▶ The exercise:
Please write out every one of the entries below word for word, leaving the pictures out.

--------

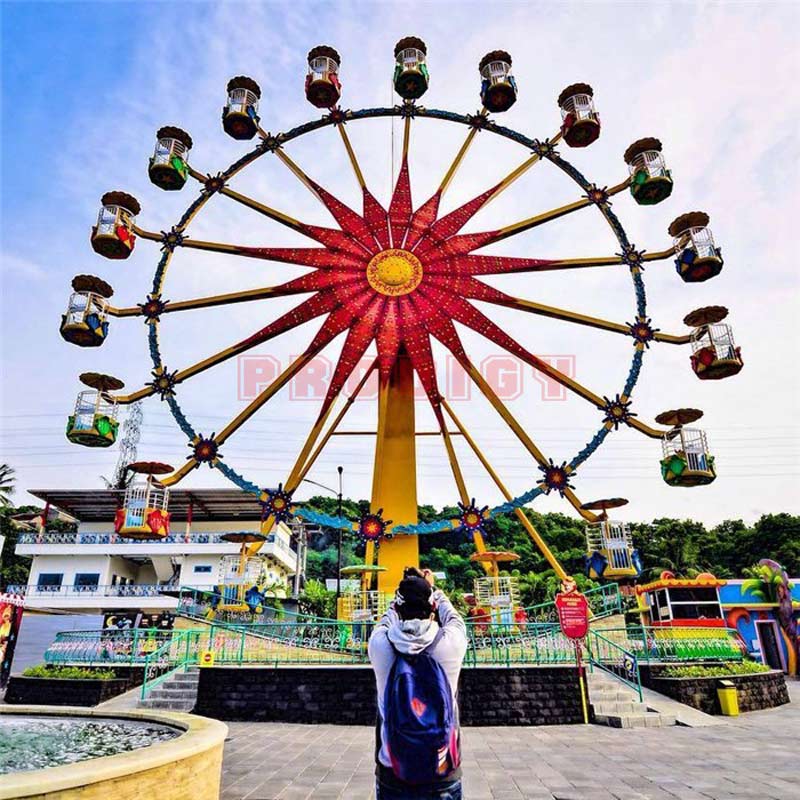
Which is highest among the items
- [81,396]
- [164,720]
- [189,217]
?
[189,217]

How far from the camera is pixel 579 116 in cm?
2102

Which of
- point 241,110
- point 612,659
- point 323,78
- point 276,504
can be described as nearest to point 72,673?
point 276,504

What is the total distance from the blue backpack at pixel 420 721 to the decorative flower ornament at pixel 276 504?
62.5 feet

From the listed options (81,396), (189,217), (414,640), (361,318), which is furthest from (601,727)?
(189,217)

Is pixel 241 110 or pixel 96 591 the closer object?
pixel 241 110

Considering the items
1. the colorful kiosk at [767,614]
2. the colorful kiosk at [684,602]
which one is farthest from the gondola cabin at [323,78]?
the colorful kiosk at [767,614]

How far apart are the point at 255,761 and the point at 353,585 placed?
48.7ft

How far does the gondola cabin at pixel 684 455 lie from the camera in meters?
18.5

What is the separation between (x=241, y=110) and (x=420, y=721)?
76.6ft

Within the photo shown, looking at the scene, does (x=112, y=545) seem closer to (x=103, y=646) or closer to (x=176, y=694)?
(x=103, y=646)

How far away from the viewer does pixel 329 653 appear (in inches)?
622

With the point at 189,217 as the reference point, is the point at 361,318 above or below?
below

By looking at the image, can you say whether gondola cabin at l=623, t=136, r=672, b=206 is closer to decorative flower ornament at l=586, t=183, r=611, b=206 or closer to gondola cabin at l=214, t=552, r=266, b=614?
decorative flower ornament at l=586, t=183, r=611, b=206

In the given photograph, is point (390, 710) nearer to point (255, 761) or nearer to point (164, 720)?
point (164, 720)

--------

▶ Solution below:
Which is highest among the items
- [81,396]
- [164,720]
- [189,217]
?
[189,217]

How far from the camera is pixel 579 116 in cm?
2102

Which of
- point 241,110
- point 612,659
- point 323,78
- point 276,504
can be described as nearest to point 72,673?
point 276,504

What is the total distance from the blue backpack at pixel 420 721 to the decorative flower ornament at pixel 276 504?
62.5 feet

From the listed options (81,396), (189,217), (414,640), (361,318), which is furthest from (601,727)?
(189,217)

Is pixel 241 110 or pixel 96 591 the closer object?
pixel 241 110

Considering the items
1. the colorful kiosk at [767,614]
2. the colorful kiosk at [684,602]
which one is farthest from the gondola cabin at [323,78]?
the colorful kiosk at [767,614]

How far apart are the point at 255,761 and the point at 353,585 placed?
48.7ft

How far does the gondola cabin at pixel 684 455 lie from the camera in meters?
18.5

What is the separation between (x=241, y=110) and (x=420, y=721)?
76.6ft

Within the photo shown, looking at the scene, does (x=112, y=545) seem closer to (x=103, y=646) or closer to (x=176, y=694)?
(x=103, y=646)

How far away from the viewer does pixel 329 653 appear (in inches)?
622

With the point at 189,217 as the reference point, is the point at 361,318 above or below?
below

By looking at the image, can you say whether gondola cabin at l=623, t=136, r=672, b=206 is closer to decorative flower ornament at l=586, t=183, r=611, b=206 or closer to gondola cabin at l=214, t=552, r=266, b=614?
decorative flower ornament at l=586, t=183, r=611, b=206

In the given photograph, is point (390, 710) nearer to point (255, 761) or nearer to point (164, 720)?
point (164, 720)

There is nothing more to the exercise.